I had a company provided phone a year ago or so. It was a Blackberry. I hated it. I couldn’t get the hang of the teeny keyboard, and I couldn’t keep it in my pocket. I gave it back. I’m back to using my personal phone (the razor). It works well enough, although call quality isn’t great (I don’t think there’s been much improvement in call quality in many years).
I’m not a developer, so I haven’t really paid much attention to that arena. I’m basically a network/Exchange administrator. I pay attention to what’s going on in the mobile device market because I’ll eventually end up dealing with those devices as mail clients. About the closest I get to development work is using Powershell and the Exchange Web Services API to script some automated processing of incoming email. I do talk to the developers on occasion, and they’re very frustrated with Apple and the approval process.
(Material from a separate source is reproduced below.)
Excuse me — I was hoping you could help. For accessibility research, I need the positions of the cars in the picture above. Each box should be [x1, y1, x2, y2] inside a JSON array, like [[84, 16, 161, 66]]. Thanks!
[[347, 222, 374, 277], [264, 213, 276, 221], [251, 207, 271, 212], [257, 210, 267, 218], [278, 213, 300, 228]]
So in other words, a long-term criticism of the iPhone that Apple has already worked to alleviate is going to be in Microsoft's brand-new phone. It doesn't have copy/paste either, or IPsec for VPN.
WP7 is starting off way behind the competition.
It has context sensitive data transfer BUT they will add copy/paste early next year.
iPhone doesn’t multi-task.
I develop in .NET, Java and thanks to iPhone objective C... While I think objective C is the most obtuse of them all and Java the most elegant.. I personally own an iPhone.
If I buy a windows 7 phone it will only be to port things I write for other platforms, and that is only worth the effort if the adoption rate is reasonable... Frankly I don’t see it happening.
Yes it does. Originally it multitasked the same way WP7 does now, only within its own applications. It would be very difficult for any modern smart phone to operate if it couldn't multitask. Now the iPhone allows limited multitasking by third-party apps, where WP7 still offers none.
That should be after iOS 4.2, and after Android 3.0 is already shipping in phones. Like I said, WAY behind. Microsoft is promising stuff everybody else already has.
” limited multitasking”
Oh. So the iPhone doesn’t truely multitask!